8.31.2004

today's horoscope:

Give up control. Think of this as an exercise in trust -- trust in yourself, trust in those you love and trust in the universe. You may be quite surprised at what this does for your heart and soul. It will open your eyes to new possibilities, methods and freedoms. So rather than turning everything into a power struggle and an ego trip, you can see the more intimate and important workings of the universe.

8.28.2004

i don't like people who are so reality-oriented that they ruin my fantasies
i had a dream last night that i was in black tights and dr. martens again
we packed bags
packed bags
packed bags
full of groceries
we got cuts
and bruises
and delved
in our misery
we packed bags
packed bags
i've felt lonely most of my life... and at times of vulnerability, the feeling has led me to people who were not necessarily good for me...

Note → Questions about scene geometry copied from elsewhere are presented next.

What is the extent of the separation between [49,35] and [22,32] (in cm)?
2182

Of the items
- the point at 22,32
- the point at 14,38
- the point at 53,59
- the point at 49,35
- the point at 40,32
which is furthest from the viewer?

i won't let myself be drawn to the wrong people out of loneliness... i won't let the wrong people be drawn to me out of their loneliness...

8.23.2004

i can't be with someone who can hold me back out of jealousy and mistrust
i can't be with someone who can hold me back out of jealousy and mistrust
i can't be with someone who can hold me back out of jealousy and mistrust
i can't be with someone who can hold me back out of jealousy and mistrust
i can't be with someone who can hold me back out of jealousy and mistrust
i can't be with someone who can hold me back out of jealousy and mistrust
i can't be with someone who can hold me back out of jealousy and mistrust
i can't be with someone who can hold me back out of jealousy and mistrust
i can't be with someone who can hold me back out of jealousy and mistrust
i can't be with someone who can hold me back out of jealousy and mistrust

i have to remember this

8.17.2004

i feel as though i've failed at the one thing that's been the most precious to me all my life:

love
do i come across as arrogant?
u have no idea as to the magnitude of insecurities i have fought with teeth and bone to get to this point;
please don't ask me to be any other way.

8.16.2004

sadness washes over me
like an invisible veil
as i walk the estranged streets
coffee in hand
cigarette on mind

how heavy
and how familiar

8.15.2004

guinness in ma veins
future on ma mind

uncertainties

oh well
and after watching this i had a strong urge to dye my hair fire red... don't ask why!
it's been ok... life's been good on average... the day to day is not so bad if u keep dreamin'...
"it's better to break a man's leg than his heart"

yup... that's right... i just watched seabiscuit AND cried all through it... as expected

some things never change
does anyone listen to habib? i love the man and his songs, but boy do u wanna cut ur wrists after a couple of them!

8.10.2004

there was a time that i enjoyed this thing... i guess i'm losing my addiction
d: "i need to control myself."

c: "oh please! if u were any more controlled u'd be a fuckin' statue!"

8.05.2004

this is from "inside the kingdom"... carmen bin laden's memoir... carmen is the ex-wife of osama's older brother:

"the bin laden women were like pets kept by their husbands... occasionally they were patted on the head and given presents; sometimes they were taken out, mostly to each other’s houses... i never once saw one of my sister-in-laws pick up a book. these women never met with men other than their husbands, and never talked about larger issues even with the men they had married. they had nothing to say."

Just like a woman should be, don't u think?

and just the other day i came across another book that was advising women to not be loud and happy and confident around the men that they wanted to marry them... it advised that one should be quiet and attentive and come across as caring to be considered "wife material"...

the sad thing is that this is all true! (and don't u dare negate me cause i've seen this so many times that it's not even funny)... my only question is: men, don't u get bored?!